OP TE LOSSEN PROBLEMEN:
A. Geef uit de tekst over het vissen letterlijk het gedeelte weer dat opent met de woorden waarin "Hoe ik de vissen" staat en sluit met "bleef je af.".
B. Ga verder met de tekst over het vissen vanaf het punt waar die ophoudt.

Hoe ik de vissen ontmoette
Omdat ik uit een familie van fervente vissers kom, probeerde men mij een jaar of dertig geleden ook bij deze activiteit te betrekken. Op verjaardagen klampten ooms en grootouders mij aan om me allerhande glimmend, rinkelend visgerei te overhandigen. Het was aan mij niet goed besteed. Bakjes dieptelood en haakjes verdwenen achterin of bovenop een kast, rolletjes snoer gebruikte ik als struikeldraden rond de hut. Toen ik delicate, uitschuifbare hengels gebruikte om er een zwerm spreeuwen mee uit de kersenboom te jagen vond men dat beneden alle peil en werd ik tot de orde geroepen.
Vissen vangen en opeten, dat was geen probleem, maar van vogels bleef je af.

GEËXTRAHEERD MATERIAAL:
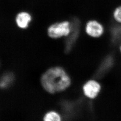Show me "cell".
I'll use <instances>...</instances> for the list:
<instances>
[{
  "label": "cell",
  "mask_w": 121,
  "mask_h": 121,
  "mask_svg": "<svg viewBox=\"0 0 121 121\" xmlns=\"http://www.w3.org/2000/svg\"><path fill=\"white\" fill-rule=\"evenodd\" d=\"M70 79L63 68L54 67L50 69L42 75L41 83L45 90L50 93L62 91L69 87Z\"/></svg>",
  "instance_id": "1"
},
{
  "label": "cell",
  "mask_w": 121,
  "mask_h": 121,
  "mask_svg": "<svg viewBox=\"0 0 121 121\" xmlns=\"http://www.w3.org/2000/svg\"><path fill=\"white\" fill-rule=\"evenodd\" d=\"M72 25L67 21L57 22L50 26L48 29V36L53 39H57L70 35Z\"/></svg>",
  "instance_id": "2"
},
{
  "label": "cell",
  "mask_w": 121,
  "mask_h": 121,
  "mask_svg": "<svg viewBox=\"0 0 121 121\" xmlns=\"http://www.w3.org/2000/svg\"><path fill=\"white\" fill-rule=\"evenodd\" d=\"M85 30L87 34L93 37H99L104 32V28L101 23L95 20H91L87 22Z\"/></svg>",
  "instance_id": "3"
},
{
  "label": "cell",
  "mask_w": 121,
  "mask_h": 121,
  "mask_svg": "<svg viewBox=\"0 0 121 121\" xmlns=\"http://www.w3.org/2000/svg\"><path fill=\"white\" fill-rule=\"evenodd\" d=\"M101 86L99 83L94 80H90L84 85L83 91L87 97L94 98L96 97L100 90Z\"/></svg>",
  "instance_id": "4"
},
{
  "label": "cell",
  "mask_w": 121,
  "mask_h": 121,
  "mask_svg": "<svg viewBox=\"0 0 121 121\" xmlns=\"http://www.w3.org/2000/svg\"><path fill=\"white\" fill-rule=\"evenodd\" d=\"M32 17L27 12H23L17 15L16 17V22L18 27L21 28H26L31 22Z\"/></svg>",
  "instance_id": "5"
},
{
  "label": "cell",
  "mask_w": 121,
  "mask_h": 121,
  "mask_svg": "<svg viewBox=\"0 0 121 121\" xmlns=\"http://www.w3.org/2000/svg\"><path fill=\"white\" fill-rule=\"evenodd\" d=\"M112 63V59L111 57H109L106 58L103 61L101 66L99 67L98 73V74L102 76L105 72L107 71L108 70L111 66Z\"/></svg>",
  "instance_id": "6"
},
{
  "label": "cell",
  "mask_w": 121,
  "mask_h": 121,
  "mask_svg": "<svg viewBox=\"0 0 121 121\" xmlns=\"http://www.w3.org/2000/svg\"><path fill=\"white\" fill-rule=\"evenodd\" d=\"M44 120L46 121H59L60 120V117L57 112L50 111L46 114L44 117Z\"/></svg>",
  "instance_id": "7"
},
{
  "label": "cell",
  "mask_w": 121,
  "mask_h": 121,
  "mask_svg": "<svg viewBox=\"0 0 121 121\" xmlns=\"http://www.w3.org/2000/svg\"><path fill=\"white\" fill-rule=\"evenodd\" d=\"M113 16L116 21L121 23V6L118 7L114 10Z\"/></svg>",
  "instance_id": "8"
},
{
  "label": "cell",
  "mask_w": 121,
  "mask_h": 121,
  "mask_svg": "<svg viewBox=\"0 0 121 121\" xmlns=\"http://www.w3.org/2000/svg\"><path fill=\"white\" fill-rule=\"evenodd\" d=\"M114 35H119L120 33H121V26L115 29V30L114 31Z\"/></svg>",
  "instance_id": "9"
},
{
  "label": "cell",
  "mask_w": 121,
  "mask_h": 121,
  "mask_svg": "<svg viewBox=\"0 0 121 121\" xmlns=\"http://www.w3.org/2000/svg\"><path fill=\"white\" fill-rule=\"evenodd\" d=\"M120 52H121V46H120Z\"/></svg>",
  "instance_id": "10"
}]
</instances>
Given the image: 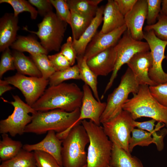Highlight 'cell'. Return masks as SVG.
I'll return each instance as SVG.
<instances>
[{
	"label": "cell",
	"mask_w": 167,
	"mask_h": 167,
	"mask_svg": "<svg viewBox=\"0 0 167 167\" xmlns=\"http://www.w3.org/2000/svg\"><path fill=\"white\" fill-rule=\"evenodd\" d=\"M83 94L75 84L62 83L50 86L32 107L37 111L59 109L72 112L80 108Z\"/></svg>",
	"instance_id": "6da1fadb"
},
{
	"label": "cell",
	"mask_w": 167,
	"mask_h": 167,
	"mask_svg": "<svg viewBox=\"0 0 167 167\" xmlns=\"http://www.w3.org/2000/svg\"><path fill=\"white\" fill-rule=\"evenodd\" d=\"M80 114V108L71 112L59 109L37 111L32 114V120L25 127L24 133L41 135L51 130L63 132L77 121Z\"/></svg>",
	"instance_id": "7a4b0ae2"
},
{
	"label": "cell",
	"mask_w": 167,
	"mask_h": 167,
	"mask_svg": "<svg viewBox=\"0 0 167 167\" xmlns=\"http://www.w3.org/2000/svg\"><path fill=\"white\" fill-rule=\"evenodd\" d=\"M133 95V97L123 105L122 109L128 112L134 120L148 117L164 124L167 127V107L153 97L148 85H140L138 93Z\"/></svg>",
	"instance_id": "3957f363"
},
{
	"label": "cell",
	"mask_w": 167,
	"mask_h": 167,
	"mask_svg": "<svg viewBox=\"0 0 167 167\" xmlns=\"http://www.w3.org/2000/svg\"><path fill=\"white\" fill-rule=\"evenodd\" d=\"M81 124L89 138L86 167H109L113 143L105 134L103 127L92 121L82 120Z\"/></svg>",
	"instance_id": "277c9868"
},
{
	"label": "cell",
	"mask_w": 167,
	"mask_h": 167,
	"mask_svg": "<svg viewBox=\"0 0 167 167\" xmlns=\"http://www.w3.org/2000/svg\"><path fill=\"white\" fill-rule=\"evenodd\" d=\"M89 142L88 136L81 123L73 127L62 140L63 167H83L86 165L85 148Z\"/></svg>",
	"instance_id": "5b68a950"
},
{
	"label": "cell",
	"mask_w": 167,
	"mask_h": 167,
	"mask_svg": "<svg viewBox=\"0 0 167 167\" xmlns=\"http://www.w3.org/2000/svg\"><path fill=\"white\" fill-rule=\"evenodd\" d=\"M140 85L128 67L118 87L108 96L106 108L100 118L101 123L109 121L121 112L123 105L128 99L129 94L137 93Z\"/></svg>",
	"instance_id": "8992f818"
},
{
	"label": "cell",
	"mask_w": 167,
	"mask_h": 167,
	"mask_svg": "<svg viewBox=\"0 0 167 167\" xmlns=\"http://www.w3.org/2000/svg\"><path fill=\"white\" fill-rule=\"evenodd\" d=\"M67 24L52 11L44 17L41 22L38 24L37 31L29 30L26 27L23 28L36 35L42 45L49 53L59 51Z\"/></svg>",
	"instance_id": "52a82bcc"
},
{
	"label": "cell",
	"mask_w": 167,
	"mask_h": 167,
	"mask_svg": "<svg viewBox=\"0 0 167 167\" xmlns=\"http://www.w3.org/2000/svg\"><path fill=\"white\" fill-rule=\"evenodd\" d=\"M14 101L9 102L14 107L12 113L0 121V133H9L11 136L21 135L26 126L32 119V114L37 112L31 106L24 102L17 95H13Z\"/></svg>",
	"instance_id": "ba28073f"
},
{
	"label": "cell",
	"mask_w": 167,
	"mask_h": 167,
	"mask_svg": "<svg viewBox=\"0 0 167 167\" xmlns=\"http://www.w3.org/2000/svg\"><path fill=\"white\" fill-rule=\"evenodd\" d=\"M134 120L128 112L123 109L115 117L102 123L105 134L113 143L129 153L131 134L135 128Z\"/></svg>",
	"instance_id": "9c48e42d"
},
{
	"label": "cell",
	"mask_w": 167,
	"mask_h": 167,
	"mask_svg": "<svg viewBox=\"0 0 167 167\" xmlns=\"http://www.w3.org/2000/svg\"><path fill=\"white\" fill-rule=\"evenodd\" d=\"M117 54L114 69L104 92L105 94L112 86L118 73L123 65L127 62L137 53L149 51L147 42L134 39L129 31L127 29L114 46Z\"/></svg>",
	"instance_id": "30bf717a"
},
{
	"label": "cell",
	"mask_w": 167,
	"mask_h": 167,
	"mask_svg": "<svg viewBox=\"0 0 167 167\" xmlns=\"http://www.w3.org/2000/svg\"><path fill=\"white\" fill-rule=\"evenodd\" d=\"M4 80L19 89L24 96L26 103L32 107L43 94L49 84V80L42 77H28L18 73Z\"/></svg>",
	"instance_id": "8fae6325"
},
{
	"label": "cell",
	"mask_w": 167,
	"mask_h": 167,
	"mask_svg": "<svg viewBox=\"0 0 167 167\" xmlns=\"http://www.w3.org/2000/svg\"><path fill=\"white\" fill-rule=\"evenodd\" d=\"M143 39L147 42L152 59V65L148 72V76L157 85L167 82V74L163 71L162 62L165 58V51L167 41L158 38L152 30L143 31Z\"/></svg>",
	"instance_id": "7c38bea8"
},
{
	"label": "cell",
	"mask_w": 167,
	"mask_h": 167,
	"mask_svg": "<svg viewBox=\"0 0 167 167\" xmlns=\"http://www.w3.org/2000/svg\"><path fill=\"white\" fill-rule=\"evenodd\" d=\"M82 91L83 96L79 118L70 128L60 133L63 138L66 136L73 127L86 119H89L96 125H100V118L106 108V103L102 102L95 99L91 89L85 84L83 86Z\"/></svg>",
	"instance_id": "4fadbf2b"
},
{
	"label": "cell",
	"mask_w": 167,
	"mask_h": 167,
	"mask_svg": "<svg viewBox=\"0 0 167 167\" xmlns=\"http://www.w3.org/2000/svg\"><path fill=\"white\" fill-rule=\"evenodd\" d=\"M127 29L125 25L106 33L96 32L88 45L84 57L87 60L104 50L115 46Z\"/></svg>",
	"instance_id": "5bb4252c"
},
{
	"label": "cell",
	"mask_w": 167,
	"mask_h": 167,
	"mask_svg": "<svg viewBox=\"0 0 167 167\" xmlns=\"http://www.w3.org/2000/svg\"><path fill=\"white\" fill-rule=\"evenodd\" d=\"M147 0H137L132 10L124 16L125 24L135 39H143V27L146 19Z\"/></svg>",
	"instance_id": "9a60e30c"
},
{
	"label": "cell",
	"mask_w": 167,
	"mask_h": 167,
	"mask_svg": "<svg viewBox=\"0 0 167 167\" xmlns=\"http://www.w3.org/2000/svg\"><path fill=\"white\" fill-rule=\"evenodd\" d=\"M126 64L139 85H157L148 76L149 71L152 65V59L150 51L137 53Z\"/></svg>",
	"instance_id": "2e32d148"
},
{
	"label": "cell",
	"mask_w": 167,
	"mask_h": 167,
	"mask_svg": "<svg viewBox=\"0 0 167 167\" xmlns=\"http://www.w3.org/2000/svg\"><path fill=\"white\" fill-rule=\"evenodd\" d=\"M54 131H49L44 139L40 142L34 144H25L22 149L29 152L40 151L52 156L58 164L62 166V140L59 139Z\"/></svg>",
	"instance_id": "e0dca14e"
},
{
	"label": "cell",
	"mask_w": 167,
	"mask_h": 167,
	"mask_svg": "<svg viewBox=\"0 0 167 167\" xmlns=\"http://www.w3.org/2000/svg\"><path fill=\"white\" fill-rule=\"evenodd\" d=\"M117 54L114 46L108 48L87 60L88 65L98 77L105 76L113 71Z\"/></svg>",
	"instance_id": "ac0fdd59"
},
{
	"label": "cell",
	"mask_w": 167,
	"mask_h": 167,
	"mask_svg": "<svg viewBox=\"0 0 167 167\" xmlns=\"http://www.w3.org/2000/svg\"><path fill=\"white\" fill-rule=\"evenodd\" d=\"M18 17L13 13H6L0 19V51L11 46L15 40L19 29Z\"/></svg>",
	"instance_id": "d6986e66"
},
{
	"label": "cell",
	"mask_w": 167,
	"mask_h": 167,
	"mask_svg": "<svg viewBox=\"0 0 167 167\" xmlns=\"http://www.w3.org/2000/svg\"><path fill=\"white\" fill-rule=\"evenodd\" d=\"M104 7L102 6L98 7L91 24L79 39L73 40V46L77 56H84L88 45L96 33L97 29L103 22Z\"/></svg>",
	"instance_id": "ffe728a7"
},
{
	"label": "cell",
	"mask_w": 167,
	"mask_h": 167,
	"mask_svg": "<svg viewBox=\"0 0 167 167\" xmlns=\"http://www.w3.org/2000/svg\"><path fill=\"white\" fill-rule=\"evenodd\" d=\"M103 24L99 32L106 33L125 24L124 16L121 13L114 0H108L104 7Z\"/></svg>",
	"instance_id": "44dd1931"
},
{
	"label": "cell",
	"mask_w": 167,
	"mask_h": 167,
	"mask_svg": "<svg viewBox=\"0 0 167 167\" xmlns=\"http://www.w3.org/2000/svg\"><path fill=\"white\" fill-rule=\"evenodd\" d=\"M10 47L15 50L28 52L30 54H41L47 55L48 53L36 38L31 35L17 36Z\"/></svg>",
	"instance_id": "7402d4cb"
},
{
	"label": "cell",
	"mask_w": 167,
	"mask_h": 167,
	"mask_svg": "<svg viewBox=\"0 0 167 167\" xmlns=\"http://www.w3.org/2000/svg\"><path fill=\"white\" fill-rule=\"evenodd\" d=\"M110 165L113 167H144L141 161L113 143Z\"/></svg>",
	"instance_id": "603a6c76"
},
{
	"label": "cell",
	"mask_w": 167,
	"mask_h": 167,
	"mask_svg": "<svg viewBox=\"0 0 167 167\" xmlns=\"http://www.w3.org/2000/svg\"><path fill=\"white\" fill-rule=\"evenodd\" d=\"M15 69L18 73L32 77H41V73L31 58L23 52L14 50L12 53Z\"/></svg>",
	"instance_id": "cb8c5ba5"
},
{
	"label": "cell",
	"mask_w": 167,
	"mask_h": 167,
	"mask_svg": "<svg viewBox=\"0 0 167 167\" xmlns=\"http://www.w3.org/2000/svg\"><path fill=\"white\" fill-rule=\"evenodd\" d=\"M76 60L79 69L80 79L90 87L95 98L100 101L97 87V76L88 65L87 60L84 56H77Z\"/></svg>",
	"instance_id": "d4e9b609"
},
{
	"label": "cell",
	"mask_w": 167,
	"mask_h": 167,
	"mask_svg": "<svg viewBox=\"0 0 167 167\" xmlns=\"http://www.w3.org/2000/svg\"><path fill=\"white\" fill-rule=\"evenodd\" d=\"M0 141V158L2 161L9 160L22 149L23 145L20 141L12 139L7 134H2Z\"/></svg>",
	"instance_id": "484cf974"
},
{
	"label": "cell",
	"mask_w": 167,
	"mask_h": 167,
	"mask_svg": "<svg viewBox=\"0 0 167 167\" xmlns=\"http://www.w3.org/2000/svg\"><path fill=\"white\" fill-rule=\"evenodd\" d=\"M70 10V25L73 40L79 39L92 22L94 17L82 15Z\"/></svg>",
	"instance_id": "4316f807"
},
{
	"label": "cell",
	"mask_w": 167,
	"mask_h": 167,
	"mask_svg": "<svg viewBox=\"0 0 167 167\" xmlns=\"http://www.w3.org/2000/svg\"><path fill=\"white\" fill-rule=\"evenodd\" d=\"M70 10L94 17L102 0H66Z\"/></svg>",
	"instance_id": "83f0119b"
},
{
	"label": "cell",
	"mask_w": 167,
	"mask_h": 167,
	"mask_svg": "<svg viewBox=\"0 0 167 167\" xmlns=\"http://www.w3.org/2000/svg\"><path fill=\"white\" fill-rule=\"evenodd\" d=\"M36 163L34 152L22 149L12 158L2 161L0 167H32Z\"/></svg>",
	"instance_id": "f1b7e54d"
},
{
	"label": "cell",
	"mask_w": 167,
	"mask_h": 167,
	"mask_svg": "<svg viewBox=\"0 0 167 167\" xmlns=\"http://www.w3.org/2000/svg\"><path fill=\"white\" fill-rule=\"evenodd\" d=\"M129 142V150L130 153L137 145L148 146L155 143L152 134L149 132L139 128H134Z\"/></svg>",
	"instance_id": "f546056e"
},
{
	"label": "cell",
	"mask_w": 167,
	"mask_h": 167,
	"mask_svg": "<svg viewBox=\"0 0 167 167\" xmlns=\"http://www.w3.org/2000/svg\"><path fill=\"white\" fill-rule=\"evenodd\" d=\"M80 79L79 71L78 65H73L62 71H55L49 78L50 86L60 84L68 79Z\"/></svg>",
	"instance_id": "4dcf8cb0"
},
{
	"label": "cell",
	"mask_w": 167,
	"mask_h": 167,
	"mask_svg": "<svg viewBox=\"0 0 167 167\" xmlns=\"http://www.w3.org/2000/svg\"><path fill=\"white\" fill-rule=\"evenodd\" d=\"M30 56L31 58L41 73L42 77L45 79H49L56 71L47 55L41 54H30Z\"/></svg>",
	"instance_id": "1f68e13d"
},
{
	"label": "cell",
	"mask_w": 167,
	"mask_h": 167,
	"mask_svg": "<svg viewBox=\"0 0 167 167\" xmlns=\"http://www.w3.org/2000/svg\"><path fill=\"white\" fill-rule=\"evenodd\" d=\"M7 3L10 5L14 10L13 14L15 17L24 12H29L32 19H36L38 11L29 2L25 0H0V3Z\"/></svg>",
	"instance_id": "d6a6232c"
},
{
	"label": "cell",
	"mask_w": 167,
	"mask_h": 167,
	"mask_svg": "<svg viewBox=\"0 0 167 167\" xmlns=\"http://www.w3.org/2000/svg\"><path fill=\"white\" fill-rule=\"evenodd\" d=\"M157 20L154 24L145 26L144 31L152 30L158 38L167 41V16L160 14Z\"/></svg>",
	"instance_id": "836d02e7"
},
{
	"label": "cell",
	"mask_w": 167,
	"mask_h": 167,
	"mask_svg": "<svg viewBox=\"0 0 167 167\" xmlns=\"http://www.w3.org/2000/svg\"><path fill=\"white\" fill-rule=\"evenodd\" d=\"M55 8L56 14L62 20L69 24L71 13L66 0H49Z\"/></svg>",
	"instance_id": "e575fe53"
},
{
	"label": "cell",
	"mask_w": 167,
	"mask_h": 167,
	"mask_svg": "<svg viewBox=\"0 0 167 167\" xmlns=\"http://www.w3.org/2000/svg\"><path fill=\"white\" fill-rule=\"evenodd\" d=\"M36 165L37 167H62L51 155L40 151L34 152Z\"/></svg>",
	"instance_id": "d590c367"
},
{
	"label": "cell",
	"mask_w": 167,
	"mask_h": 167,
	"mask_svg": "<svg viewBox=\"0 0 167 167\" xmlns=\"http://www.w3.org/2000/svg\"><path fill=\"white\" fill-rule=\"evenodd\" d=\"M147 12L146 18L148 25L155 24L161 10V0H147Z\"/></svg>",
	"instance_id": "8d00e7d4"
},
{
	"label": "cell",
	"mask_w": 167,
	"mask_h": 167,
	"mask_svg": "<svg viewBox=\"0 0 167 167\" xmlns=\"http://www.w3.org/2000/svg\"><path fill=\"white\" fill-rule=\"evenodd\" d=\"M151 94L161 104L167 107V82L156 86H149Z\"/></svg>",
	"instance_id": "74e56055"
},
{
	"label": "cell",
	"mask_w": 167,
	"mask_h": 167,
	"mask_svg": "<svg viewBox=\"0 0 167 167\" xmlns=\"http://www.w3.org/2000/svg\"><path fill=\"white\" fill-rule=\"evenodd\" d=\"M13 57L9 48L4 50L1 56L0 62V77L6 71L15 69Z\"/></svg>",
	"instance_id": "f35d334b"
},
{
	"label": "cell",
	"mask_w": 167,
	"mask_h": 167,
	"mask_svg": "<svg viewBox=\"0 0 167 167\" xmlns=\"http://www.w3.org/2000/svg\"><path fill=\"white\" fill-rule=\"evenodd\" d=\"M73 43L72 37H68L66 42L61 46L60 52L68 60L71 66L75 64L77 57Z\"/></svg>",
	"instance_id": "ab89813d"
},
{
	"label": "cell",
	"mask_w": 167,
	"mask_h": 167,
	"mask_svg": "<svg viewBox=\"0 0 167 167\" xmlns=\"http://www.w3.org/2000/svg\"><path fill=\"white\" fill-rule=\"evenodd\" d=\"M48 56L56 71H63L71 66L68 60L60 52Z\"/></svg>",
	"instance_id": "60d3db41"
},
{
	"label": "cell",
	"mask_w": 167,
	"mask_h": 167,
	"mask_svg": "<svg viewBox=\"0 0 167 167\" xmlns=\"http://www.w3.org/2000/svg\"><path fill=\"white\" fill-rule=\"evenodd\" d=\"M28 1L37 8L38 14L43 17L53 11V6L49 0H29Z\"/></svg>",
	"instance_id": "b9f144b4"
},
{
	"label": "cell",
	"mask_w": 167,
	"mask_h": 167,
	"mask_svg": "<svg viewBox=\"0 0 167 167\" xmlns=\"http://www.w3.org/2000/svg\"><path fill=\"white\" fill-rule=\"evenodd\" d=\"M137 0H114L121 13L125 16L133 8Z\"/></svg>",
	"instance_id": "7bdbcfd3"
},
{
	"label": "cell",
	"mask_w": 167,
	"mask_h": 167,
	"mask_svg": "<svg viewBox=\"0 0 167 167\" xmlns=\"http://www.w3.org/2000/svg\"><path fill=\"white\" fill-rule=\"evenodd\" d=\"M5 80H0V96H2L5 92L13 88Z\"/></svg>",
	"instance_id": "ee69618b"
},
{
	"label": "cell",
	"mask_w": 167,
	"mask_h": 167,
	"mask_svg": "<svg viewBox=\"0 0 167 167\" xmlns=\"http://www.w3.org/2000/svg\"><path fill=\"white\" fill-rule=\"evenodd\" d=\"M160 14L167 16V0H162Z\"/></svg>",
	"instance_id": "f6af8a7d"
},
{
	"label": "cell",
	"mask_w": 167,
	"mask_h": 167,
	"mask_svg": "<svg viewBox=\"0 0 167 167\" xmlns=\"http://www.w3.org/2000/svg\"><path fill=\"white\" fill-rule=\"evenodd\" d=\"M166 58V59L167 60V55H166V58Z\"/></svg>",
	"instance_id": "bcb514c9"
},
{
	"label": "cell",
	"mask_w": 167,
	"mask_h": 167,
	"mask_svg": "<svg viewBox=\"0 0 167 167\" xmlns=\"http://www.w3.org/2000/svg\"><path fill=\"white\" fill-rule=\"evenodd\" d=\"M83 167H86V165H84V166H83Z\"/></svg>",
	"instance_id": "7dc6e473"
},
{
	"label": "cell",
	"mask_w": 167,
	"mask_h": 167,
	"mask_svg": "<svg viewBox=\"0 0 167 167\" xmlns=\"http://www.w3.org/2000/svg\"><path fill=\"white\" fill-rule=\"evenodd\" d=\"M32 167H37L36 165V166H33Z\"/></svg>",
	"instance_id": "c3c4849f"
},
{
	"label": "cell",
	"mask_w": 167,
	"mask_h": 167,
	"mask_svg": "<svg viewBox=\"0 0 167 167\" xmlns=\"http://www.w3.org/2000/svg\"><path fill=\"white\" fill-rule=\"evenodd\" d=\"M109 167H113V166H111L110 165H109Z\"/></svg>",
	"instance_id": "681fc988"
},
{
	"label": "cell",
	"mask_w": 167,
	"mask_h": 167,
	"mask_svg": "<svg viewBox=\"0 0 167 167\" xmlns=\"http://www.w3.org/2000/svg\"></svg>",
	"instance_id": "f907efd6"
}]
</instances>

OPGELOSTE OPGAVEN:
A.
Hoe ik de vissen ontmoette
Omdat ik uit een familie van fervente vissers kom, probeerde men mij een jaar of dertig geleden ook bij deze activiteit te betrekken. Op verjaardagen klampten ooms en grootouders mij aan om me allerhande glimmend, rinkelend visgerei te overhandigen. Het was aan mij niet goed besteed. Bakjes dieptelood en haakjes verdwenen achterin of bovenop een kast, rolletjes snoer gebruikte ik als struikeldraden rond de hut. Toen ik delicate, uitschuifbare hengels gebruikte om er een zwerm spreeuwen mee uit de kersenboom te jagen vond men dat beneden alle peil en werd ik tot de orde geroepen.
Vissen vangen en opeten, dat was geen probleem, maar van vogels bleef je af.

B.
Alle dieren zijn gelijk, schreef Orwell al, maar sommige dieren zijn gelijker dan anderen. Ik moet er nog wel eens aan denken bij onze lijdzame omgang met de visser. Die beschouwen we eerder als een zonderling op zoek naar wat alone time dan als een sadist. Zouden we ook zo tolerant omspringen met iemand die in een open veld probeert om een konijn of een fazant aan een haak te rijgen?
Of kijk naar de visboer: bij hem liggen de lijkjes in vol ornaat opgetast, het leven gelaten na wat waarschijnlijk een verschrikkelijke doodsstrijd moet zijn geweest. Zoiets zou de slager niet moeten proberen. Wil die zijn klandizie behouden (en de ruiten van zijn winkel), dan moet hij de dode dieren eerst in onherkenbare stukken snijden en kneden.
En eet de zelfverklaarde vegetariër echt helemaal geen vlees? Of wel vissenvlees? Je kunt tussen twee happen haring door gerust beweren vegetariër te zijn. Vissen moeten verrekte groot zijn – walvissen, dolfijnen, tonijnen misschien – willen ze op ons mededogen kunnen rekenen. „It’s okay to eat fish”, murmelde Kurt Cobain ironisch, „cause they don’t have any feeeeeeeelings.”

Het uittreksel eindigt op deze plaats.